TASK STATEMENT — Gather every line in the items below that contains the word "aircraft", and copy each such line in full. Only exact matches in letter case count.

MATERIALS PROVIDED —
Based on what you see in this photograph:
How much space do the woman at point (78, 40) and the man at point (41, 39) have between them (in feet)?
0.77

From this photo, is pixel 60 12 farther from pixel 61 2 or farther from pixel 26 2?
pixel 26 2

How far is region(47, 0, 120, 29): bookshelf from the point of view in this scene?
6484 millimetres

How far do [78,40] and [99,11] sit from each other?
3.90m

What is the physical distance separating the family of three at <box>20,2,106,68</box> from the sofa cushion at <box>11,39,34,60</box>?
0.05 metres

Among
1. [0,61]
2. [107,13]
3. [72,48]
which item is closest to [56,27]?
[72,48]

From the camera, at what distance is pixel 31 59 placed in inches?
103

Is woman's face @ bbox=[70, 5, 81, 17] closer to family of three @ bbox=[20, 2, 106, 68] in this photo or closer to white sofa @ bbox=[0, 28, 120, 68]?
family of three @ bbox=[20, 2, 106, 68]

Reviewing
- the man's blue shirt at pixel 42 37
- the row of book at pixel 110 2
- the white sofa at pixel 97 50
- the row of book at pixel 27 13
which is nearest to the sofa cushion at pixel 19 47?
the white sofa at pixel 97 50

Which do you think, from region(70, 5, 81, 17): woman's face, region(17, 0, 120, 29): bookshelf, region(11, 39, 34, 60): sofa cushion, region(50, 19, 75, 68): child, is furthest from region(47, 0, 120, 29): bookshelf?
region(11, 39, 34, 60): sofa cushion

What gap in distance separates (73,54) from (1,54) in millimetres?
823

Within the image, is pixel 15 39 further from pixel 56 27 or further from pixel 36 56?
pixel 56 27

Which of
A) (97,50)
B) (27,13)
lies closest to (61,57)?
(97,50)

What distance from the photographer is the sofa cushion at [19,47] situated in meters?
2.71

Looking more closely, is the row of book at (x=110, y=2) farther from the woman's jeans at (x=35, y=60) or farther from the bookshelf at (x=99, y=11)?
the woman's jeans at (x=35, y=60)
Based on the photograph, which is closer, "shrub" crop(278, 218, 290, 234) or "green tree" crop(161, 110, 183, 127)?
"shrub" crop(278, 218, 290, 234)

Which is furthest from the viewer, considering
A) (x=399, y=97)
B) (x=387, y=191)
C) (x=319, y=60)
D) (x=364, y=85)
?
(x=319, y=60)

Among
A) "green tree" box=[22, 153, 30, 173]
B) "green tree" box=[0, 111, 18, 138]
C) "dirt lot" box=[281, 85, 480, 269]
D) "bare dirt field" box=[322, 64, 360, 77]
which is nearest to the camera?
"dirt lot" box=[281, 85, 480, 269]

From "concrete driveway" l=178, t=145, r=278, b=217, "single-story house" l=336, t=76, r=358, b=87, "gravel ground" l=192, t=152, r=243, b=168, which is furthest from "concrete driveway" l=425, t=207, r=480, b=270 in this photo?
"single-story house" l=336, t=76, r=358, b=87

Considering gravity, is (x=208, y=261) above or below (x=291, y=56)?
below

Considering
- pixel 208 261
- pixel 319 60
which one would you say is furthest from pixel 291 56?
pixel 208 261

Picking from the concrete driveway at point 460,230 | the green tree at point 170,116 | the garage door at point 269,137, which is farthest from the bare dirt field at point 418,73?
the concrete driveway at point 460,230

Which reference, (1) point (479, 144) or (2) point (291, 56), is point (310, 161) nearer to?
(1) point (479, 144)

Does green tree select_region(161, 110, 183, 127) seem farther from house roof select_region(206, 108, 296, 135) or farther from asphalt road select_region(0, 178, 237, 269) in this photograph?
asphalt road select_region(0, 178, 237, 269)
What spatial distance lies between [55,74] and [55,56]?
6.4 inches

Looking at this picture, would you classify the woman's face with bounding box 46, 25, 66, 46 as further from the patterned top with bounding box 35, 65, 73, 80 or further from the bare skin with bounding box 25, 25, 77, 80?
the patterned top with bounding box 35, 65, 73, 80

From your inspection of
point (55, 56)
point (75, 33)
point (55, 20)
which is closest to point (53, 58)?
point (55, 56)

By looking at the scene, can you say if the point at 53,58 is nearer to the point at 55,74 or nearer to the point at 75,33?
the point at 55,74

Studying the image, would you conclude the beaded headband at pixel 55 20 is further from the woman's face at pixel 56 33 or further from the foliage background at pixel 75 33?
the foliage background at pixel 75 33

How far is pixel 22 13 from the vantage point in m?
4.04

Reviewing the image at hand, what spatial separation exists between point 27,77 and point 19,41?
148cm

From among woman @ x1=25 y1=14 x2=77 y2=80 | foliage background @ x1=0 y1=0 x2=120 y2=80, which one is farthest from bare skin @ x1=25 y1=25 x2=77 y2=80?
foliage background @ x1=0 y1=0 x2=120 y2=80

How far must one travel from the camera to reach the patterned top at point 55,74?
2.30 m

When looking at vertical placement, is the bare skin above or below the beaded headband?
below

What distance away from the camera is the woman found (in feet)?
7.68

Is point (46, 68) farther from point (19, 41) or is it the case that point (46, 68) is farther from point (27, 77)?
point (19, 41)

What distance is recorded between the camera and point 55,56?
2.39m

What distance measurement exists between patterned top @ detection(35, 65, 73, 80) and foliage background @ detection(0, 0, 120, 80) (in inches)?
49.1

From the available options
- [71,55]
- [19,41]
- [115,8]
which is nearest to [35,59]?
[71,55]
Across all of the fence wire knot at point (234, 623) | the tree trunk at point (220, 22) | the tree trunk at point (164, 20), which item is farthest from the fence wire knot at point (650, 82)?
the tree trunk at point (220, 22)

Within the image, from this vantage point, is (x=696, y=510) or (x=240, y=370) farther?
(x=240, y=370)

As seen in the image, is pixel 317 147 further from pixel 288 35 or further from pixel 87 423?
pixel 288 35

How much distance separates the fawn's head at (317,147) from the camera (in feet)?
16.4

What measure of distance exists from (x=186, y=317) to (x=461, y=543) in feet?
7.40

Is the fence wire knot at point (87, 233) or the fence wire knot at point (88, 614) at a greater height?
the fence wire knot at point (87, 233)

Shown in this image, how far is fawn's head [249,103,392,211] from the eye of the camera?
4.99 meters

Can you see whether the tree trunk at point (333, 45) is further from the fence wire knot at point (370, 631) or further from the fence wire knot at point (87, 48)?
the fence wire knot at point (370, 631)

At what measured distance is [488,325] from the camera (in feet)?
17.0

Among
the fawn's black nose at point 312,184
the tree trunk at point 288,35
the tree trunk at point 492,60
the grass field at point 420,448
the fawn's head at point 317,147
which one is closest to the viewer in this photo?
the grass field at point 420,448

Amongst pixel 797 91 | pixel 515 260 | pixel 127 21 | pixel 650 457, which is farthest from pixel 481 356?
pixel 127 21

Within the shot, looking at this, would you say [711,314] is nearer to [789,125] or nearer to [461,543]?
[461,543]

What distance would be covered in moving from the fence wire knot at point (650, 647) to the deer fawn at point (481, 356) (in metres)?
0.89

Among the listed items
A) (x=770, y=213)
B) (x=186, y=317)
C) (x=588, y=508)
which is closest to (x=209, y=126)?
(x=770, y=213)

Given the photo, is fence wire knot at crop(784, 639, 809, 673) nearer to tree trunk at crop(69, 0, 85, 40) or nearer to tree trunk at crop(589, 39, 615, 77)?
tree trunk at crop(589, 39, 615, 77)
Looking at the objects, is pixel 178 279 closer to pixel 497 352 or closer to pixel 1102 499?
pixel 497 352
--
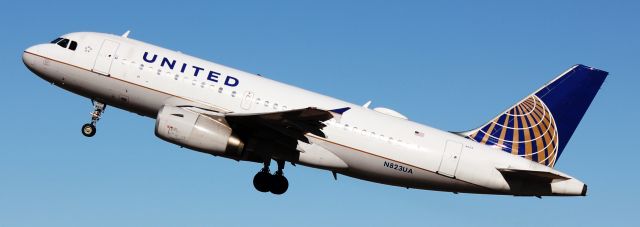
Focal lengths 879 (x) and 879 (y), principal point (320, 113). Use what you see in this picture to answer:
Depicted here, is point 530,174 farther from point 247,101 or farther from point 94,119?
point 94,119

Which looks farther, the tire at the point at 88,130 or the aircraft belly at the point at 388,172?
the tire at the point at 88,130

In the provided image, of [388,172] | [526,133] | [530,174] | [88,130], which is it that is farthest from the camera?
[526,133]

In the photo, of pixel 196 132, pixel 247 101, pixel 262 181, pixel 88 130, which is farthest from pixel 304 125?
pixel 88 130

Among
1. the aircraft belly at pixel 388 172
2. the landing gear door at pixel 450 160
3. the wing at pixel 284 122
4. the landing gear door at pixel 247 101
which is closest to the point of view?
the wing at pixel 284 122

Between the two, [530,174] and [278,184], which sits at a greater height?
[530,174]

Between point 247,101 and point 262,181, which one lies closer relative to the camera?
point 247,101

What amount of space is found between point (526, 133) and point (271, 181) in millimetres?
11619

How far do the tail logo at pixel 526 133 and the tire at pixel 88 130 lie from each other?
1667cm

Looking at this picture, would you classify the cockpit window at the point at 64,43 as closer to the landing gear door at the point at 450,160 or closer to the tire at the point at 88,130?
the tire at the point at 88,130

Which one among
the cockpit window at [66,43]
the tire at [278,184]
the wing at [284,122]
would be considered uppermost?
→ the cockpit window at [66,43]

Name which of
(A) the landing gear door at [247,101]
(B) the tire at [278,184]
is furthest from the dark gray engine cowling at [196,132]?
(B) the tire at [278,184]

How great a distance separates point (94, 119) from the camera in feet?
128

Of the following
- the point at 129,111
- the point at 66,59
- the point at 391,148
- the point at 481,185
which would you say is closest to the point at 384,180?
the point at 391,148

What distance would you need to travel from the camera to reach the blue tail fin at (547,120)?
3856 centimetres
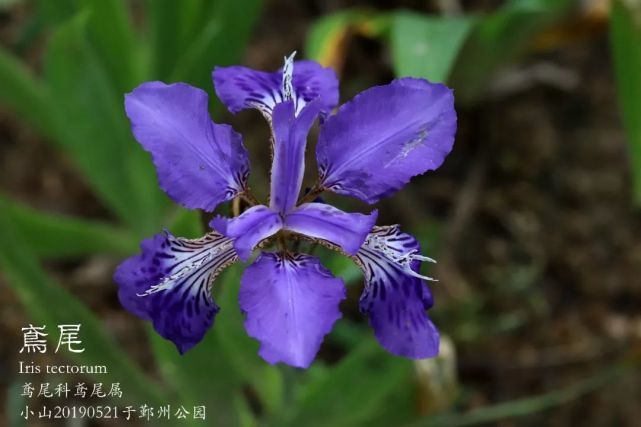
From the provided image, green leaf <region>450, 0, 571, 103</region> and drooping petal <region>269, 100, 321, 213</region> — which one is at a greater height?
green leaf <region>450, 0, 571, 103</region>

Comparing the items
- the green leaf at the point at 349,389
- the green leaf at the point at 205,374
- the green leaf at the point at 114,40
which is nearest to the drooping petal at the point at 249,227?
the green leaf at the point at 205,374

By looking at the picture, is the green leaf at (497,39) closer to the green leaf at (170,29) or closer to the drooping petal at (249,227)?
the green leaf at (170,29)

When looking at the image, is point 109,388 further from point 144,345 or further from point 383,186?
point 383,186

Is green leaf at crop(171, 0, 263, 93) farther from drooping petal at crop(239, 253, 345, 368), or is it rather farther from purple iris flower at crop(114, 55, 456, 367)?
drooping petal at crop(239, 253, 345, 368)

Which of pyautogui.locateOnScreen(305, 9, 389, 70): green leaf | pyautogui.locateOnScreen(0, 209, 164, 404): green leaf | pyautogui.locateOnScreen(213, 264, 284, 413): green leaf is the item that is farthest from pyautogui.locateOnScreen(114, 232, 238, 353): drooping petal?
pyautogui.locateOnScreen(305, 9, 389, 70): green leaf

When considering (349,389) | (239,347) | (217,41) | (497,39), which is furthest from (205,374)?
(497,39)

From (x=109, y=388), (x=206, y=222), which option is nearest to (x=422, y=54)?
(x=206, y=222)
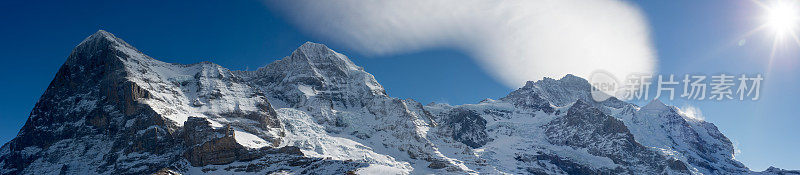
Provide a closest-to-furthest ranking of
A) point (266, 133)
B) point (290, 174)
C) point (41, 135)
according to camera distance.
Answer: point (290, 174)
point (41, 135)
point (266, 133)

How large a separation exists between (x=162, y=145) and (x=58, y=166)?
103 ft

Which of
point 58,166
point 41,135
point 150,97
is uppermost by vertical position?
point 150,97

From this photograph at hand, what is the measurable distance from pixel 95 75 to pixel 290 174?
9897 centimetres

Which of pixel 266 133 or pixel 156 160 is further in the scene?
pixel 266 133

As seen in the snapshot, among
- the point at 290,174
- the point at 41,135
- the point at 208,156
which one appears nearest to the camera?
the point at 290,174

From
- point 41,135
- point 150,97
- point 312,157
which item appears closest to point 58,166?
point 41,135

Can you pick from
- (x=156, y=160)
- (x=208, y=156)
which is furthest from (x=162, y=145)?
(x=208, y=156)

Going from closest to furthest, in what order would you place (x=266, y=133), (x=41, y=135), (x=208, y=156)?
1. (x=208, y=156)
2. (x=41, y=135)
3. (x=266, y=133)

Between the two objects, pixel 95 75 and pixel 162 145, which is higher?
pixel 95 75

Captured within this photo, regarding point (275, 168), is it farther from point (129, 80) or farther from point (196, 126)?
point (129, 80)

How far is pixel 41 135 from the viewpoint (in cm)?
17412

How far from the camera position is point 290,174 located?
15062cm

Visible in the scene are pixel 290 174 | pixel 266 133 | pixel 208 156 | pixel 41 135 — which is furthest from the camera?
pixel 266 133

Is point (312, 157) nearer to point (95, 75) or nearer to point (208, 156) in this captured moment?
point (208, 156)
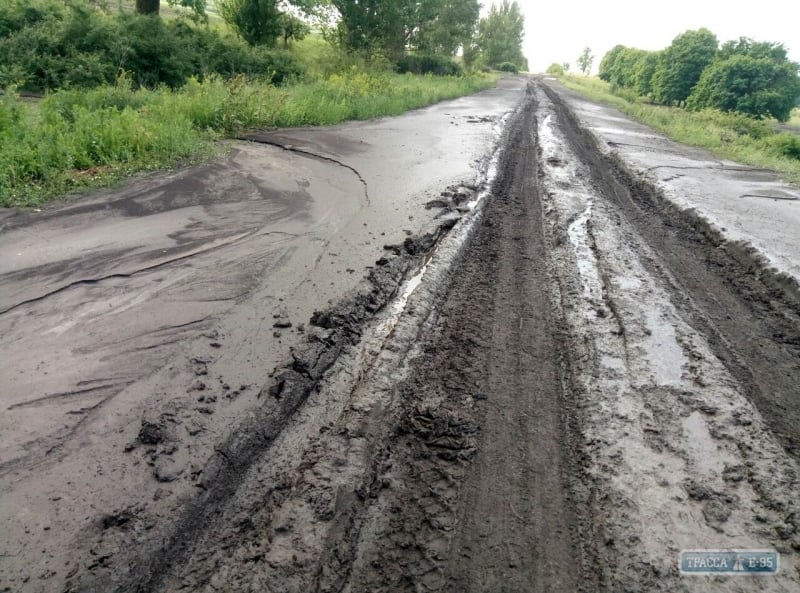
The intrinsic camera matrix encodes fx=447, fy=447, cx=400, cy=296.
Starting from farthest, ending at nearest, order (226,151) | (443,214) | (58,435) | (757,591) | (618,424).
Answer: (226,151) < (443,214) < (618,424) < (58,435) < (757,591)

RESULT —
Which looks farther, the tire at the point at 88,130 or the aircraft belly at the point at 388,172?
1. the aircraft belly at pixel 388 172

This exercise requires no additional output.